Понедельник, 1 марта 1976

Америка: вчера – в воскресенье – я встал в Portland, Oregon, в шесть часов утра; в десять часов я начал Литургию в Seattle, Washington; в восемь часов вечера я – на блины в Сан-Франциско; в 5.38 утра я был в Чикаго… Все вместе – меньше чем за двадцать три часа!

Бесконечно напряженный week-end. В пятницу в 6.30 вечера вылетел из Чикаго в Портленд. На пути на аэродром (меня вез греческий священник о.Скулас) – в который раз -поражался количеству громадных церквей в Чикаго. Буквально в каждом квартале! Барокко, готика, все что угодно… Все это было, очевидно, построено в конце прошлого – начале нынешнего века всевозможными "иммигрантами". И сколько в это строительство вложено было жертвенности, "религиозного чувства" и еще чего-то, что трудно определить, но что осталось доминирующим в американском "воздухе": почти патологическая религиозность при почти полной секуляризации сознания. И какие церкви, с какими выкрутасами, башенками, узорами! Своего рода status symbol[643] - перед самим собой, другими "иммигрантами" (такими же бедными и потому чувствительными к этим символам), Америкой…

Пятичасовой полет в Портленд. На аэродроме: Сима Гизетти, Anthony Scott, Elias Stephanopoulos – с "матушками". Ночевка у Гизетти. Бедность дома. Но и серьезность, горение – в "служении". Все это так меня всегда трогает: неумирание в мире "огня".

В субботу 28-го весь день в докладах – до хрипоты. Удивительное внимание этих греков, русских, арабов – годами, по-видимому, заброшенных. Ночевка у Скоттов. Весь день дождь, тут – холод, после чикагской весны.

В 6 утра выезжаем, вернее – вылетаем в Сиэтл. Литургия в Спиридоновском храме. Погружение в "русское благочестие" (хор, ритм, атмосфера) – в благочестие моего детства и потому всегда меня волнующее.

После Литургии, под храмом – "трапеза" и наши доклады. Как и в Портленде, просто удивительное отношение, радость – так что еще немного и я начну верить в собственную знаменитость!

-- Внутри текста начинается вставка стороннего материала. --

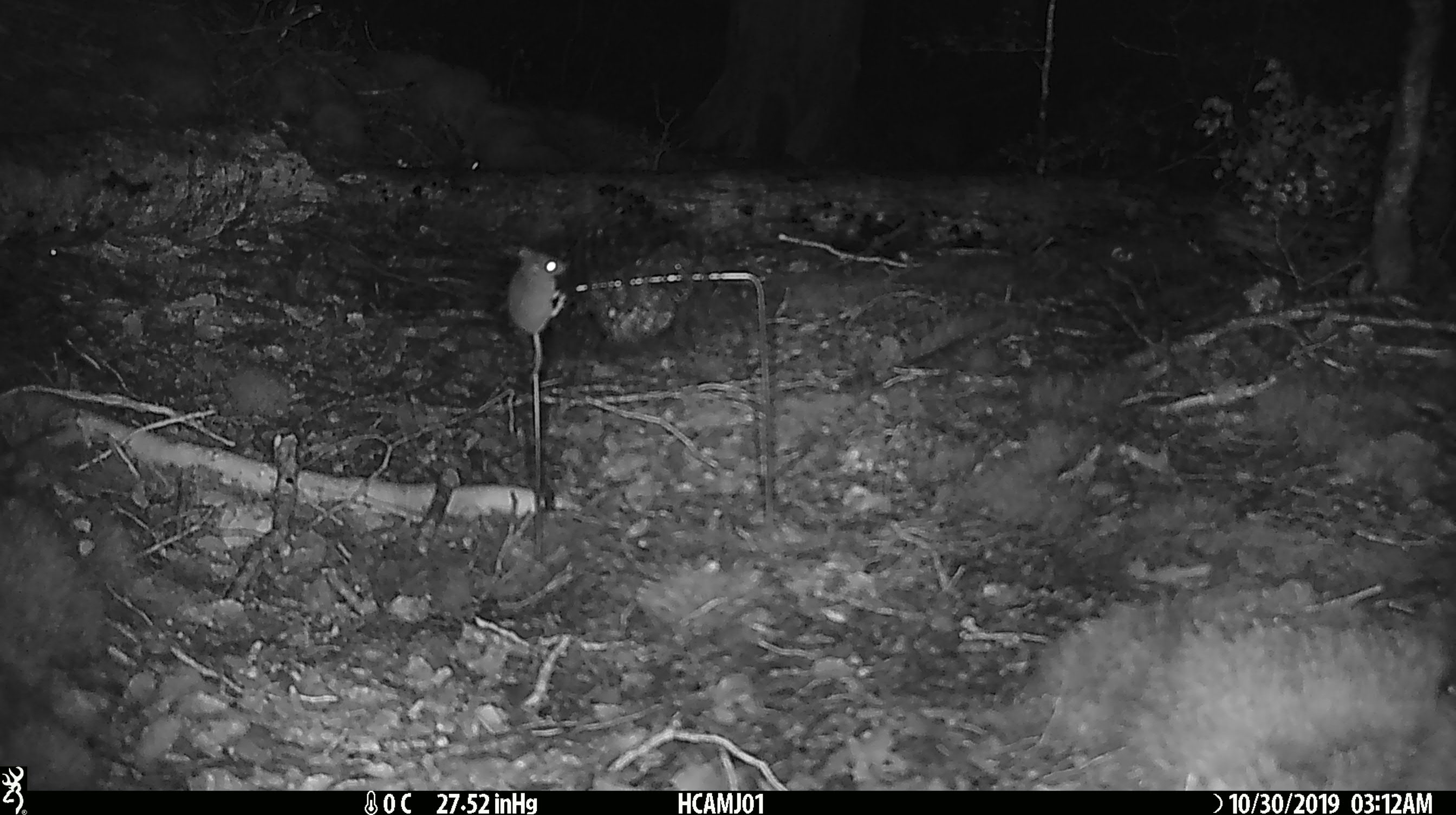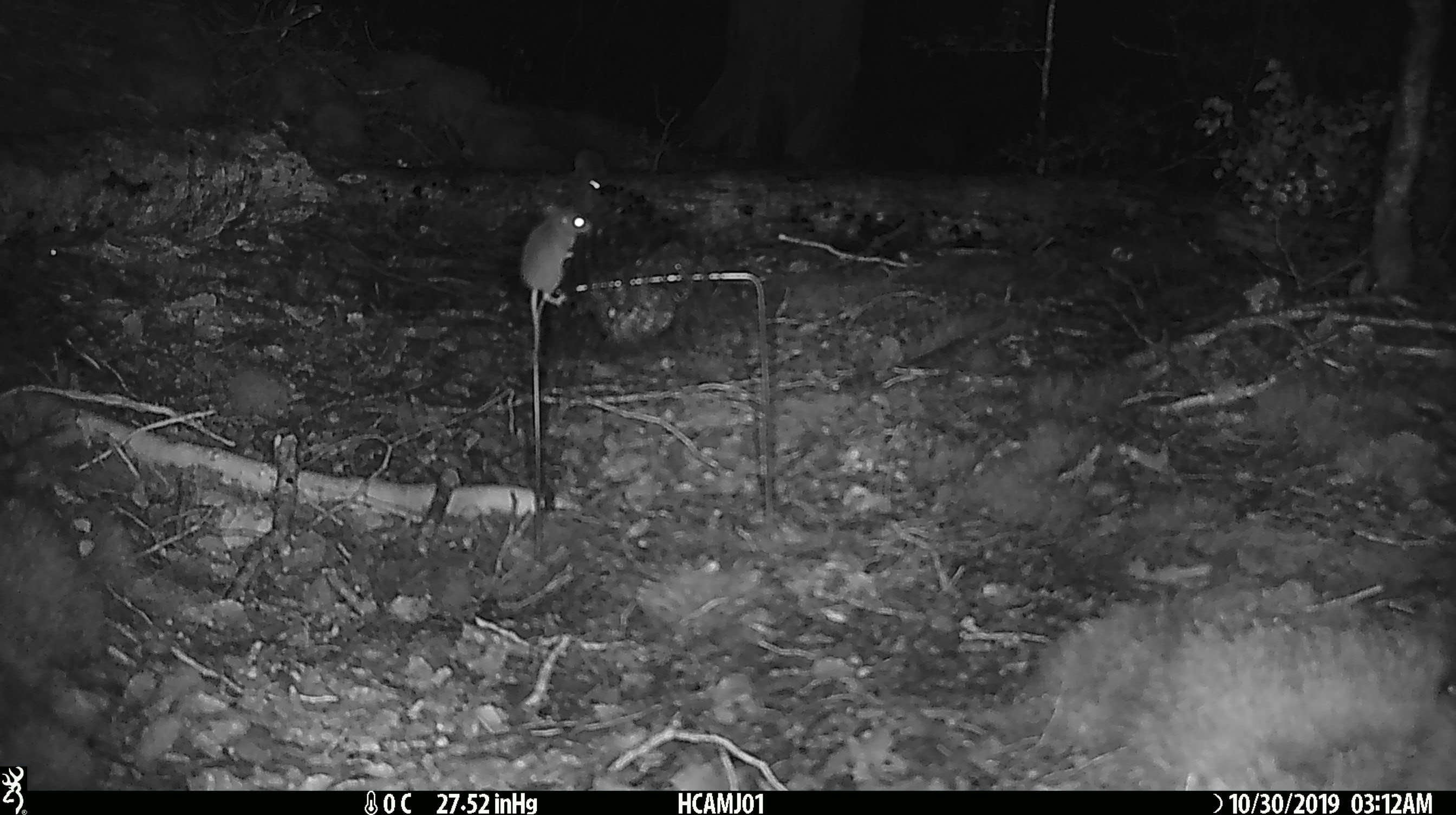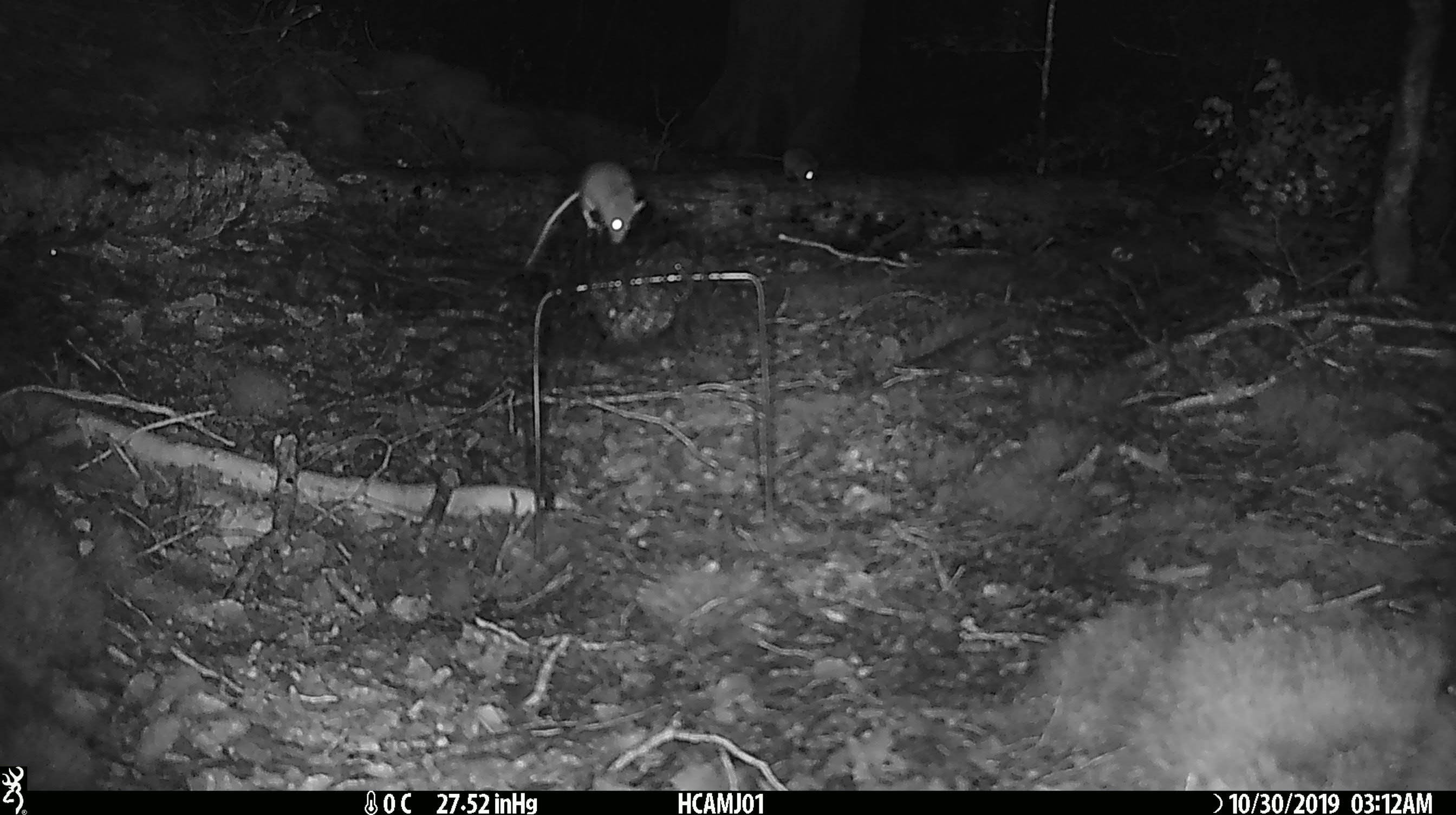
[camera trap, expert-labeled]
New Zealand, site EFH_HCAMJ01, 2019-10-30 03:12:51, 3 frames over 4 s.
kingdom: Animalia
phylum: Chordata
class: Mammalia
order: Rodentia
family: Muridae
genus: Mus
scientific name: Mus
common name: mouse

Два часа у Дерюгиных – в доме с поразительным видом на залив. Нечто вроде "rap session"[644] – с молодежью, взрослыми…Все время чувство: "жатвы много"[645]…

В 5.30 – аэропланом в Сан-Франциско, где ждут Чекины и Глаголевы. Вскоре приезжает и Том [Хопко] из Нью-Йорка. Блины у Чекиных в их brand-new[646] доме. Чувство близости, братства, единства.

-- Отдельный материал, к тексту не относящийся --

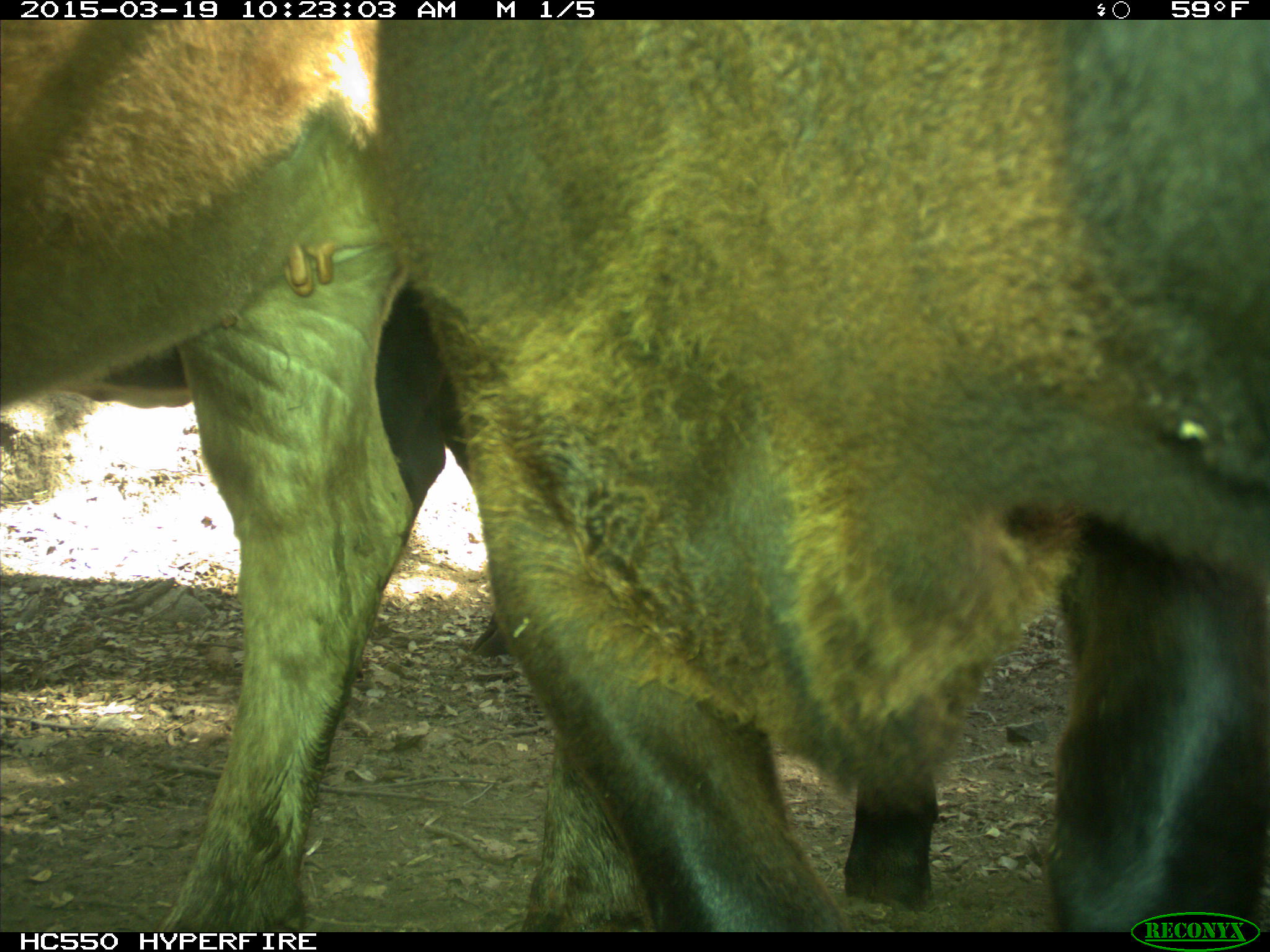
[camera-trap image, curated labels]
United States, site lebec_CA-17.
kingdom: Animalia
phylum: Chordata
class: Mammalia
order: Artiodactyla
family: Bovidae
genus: Bos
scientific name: Bos taurus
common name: domestic cow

Оттуда – обратно на аэродром и в двенадцать часов ночи – полет в Чикаго, куда прилетаю еще совсем ночью (5.30 утра). Оставил его в пятницу весенним, с весенним закатом на крышах, с чем-то неуловимо весенним в освещении, в воздухе. Возвращаюсь – в зиму, ветер, слякоть. Такси везет меня грязным рассветом через весь город. И в этом грязном свете, дожде, тусклом снеге – Чикаго страшен. Такое чувство, что это западня для миллионов людей…

После этого свою уютную двухкомнатную "сиюту"[647] [в клубе] ощущаю как дом! Тепло, убрано, тихо. Как скоро мы вживаемся, как быстро на все ложится "мое дыхание, мое тепло"[648]… Два часа сна – после бессонной ночи – и в семинарию на лекции, до трех часов дня…

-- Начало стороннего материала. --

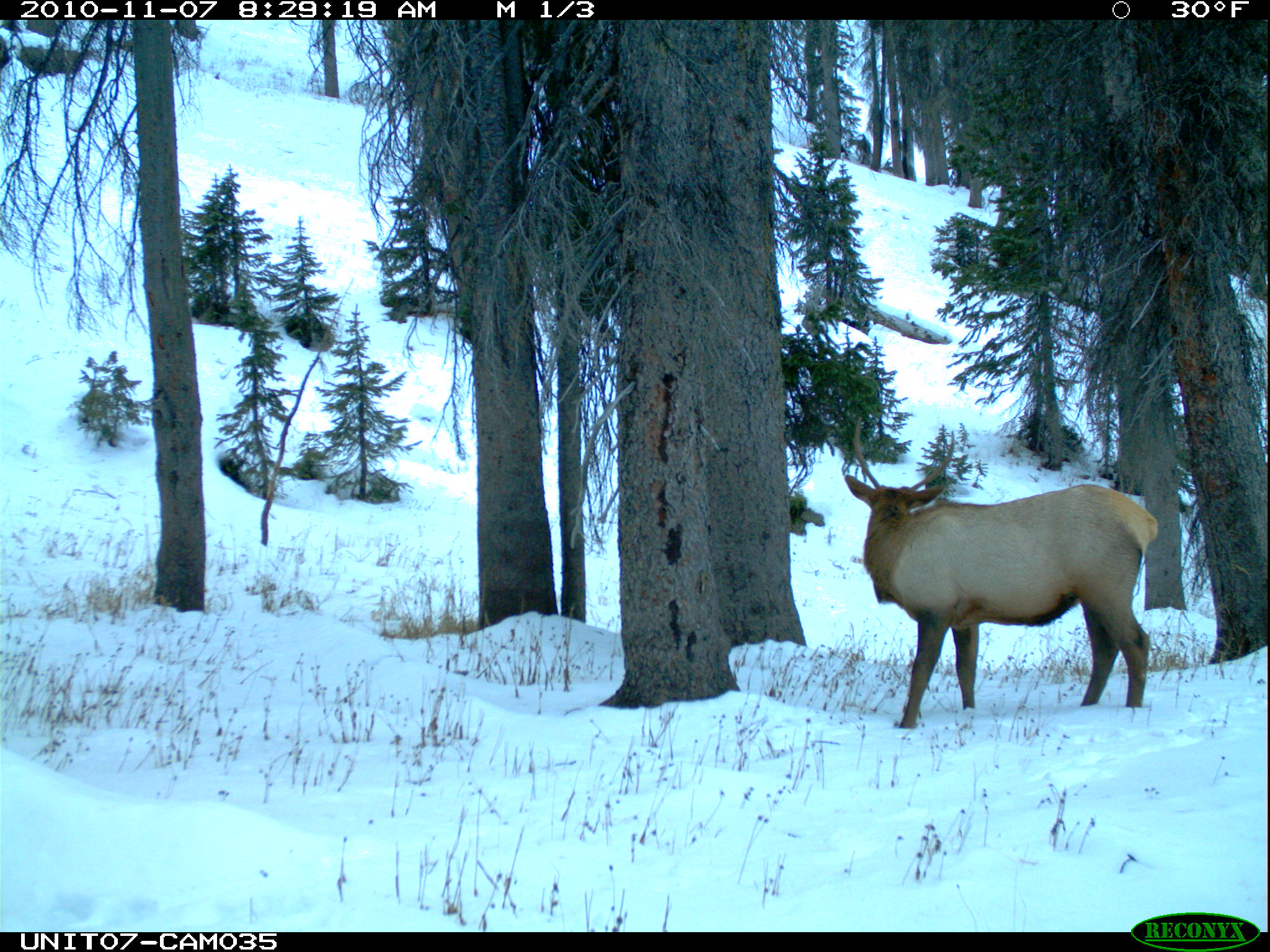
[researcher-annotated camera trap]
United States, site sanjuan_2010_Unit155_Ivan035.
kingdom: Animalia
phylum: Chordata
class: Mammalia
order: Artiodactyla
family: Cervidae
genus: Cervus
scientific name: Cervus elaphus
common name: red deer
Cervus elaphus (red deer).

В три уже из последних сил возвращаюсь с твердым намерением больше никуда не вылезать, благо на дворе дождь и холод. И в этих снова зимних сумерках делается так уютно! За окном на сером небе – переплет черных, мокрых веток. Почему-то долго-долго, часами перезванивают колокола. Тепло. Уютно. Телефон Льяны из Нью-Йорка – все благополучно, и потому становится еще уютней. В семь ужинаю в клубе же. Профессора, "интеллектуалы" с женами. Вспомнился колумбийский Faculty Club[649], куда мы часто ходили с Л. ужинать, когда жили в Нью-Йорке.

После двух дней непрерывного разговора, общения, лекций – блаженные часы, когда "приходишь в себя" в самом буквальном смысле этих слов.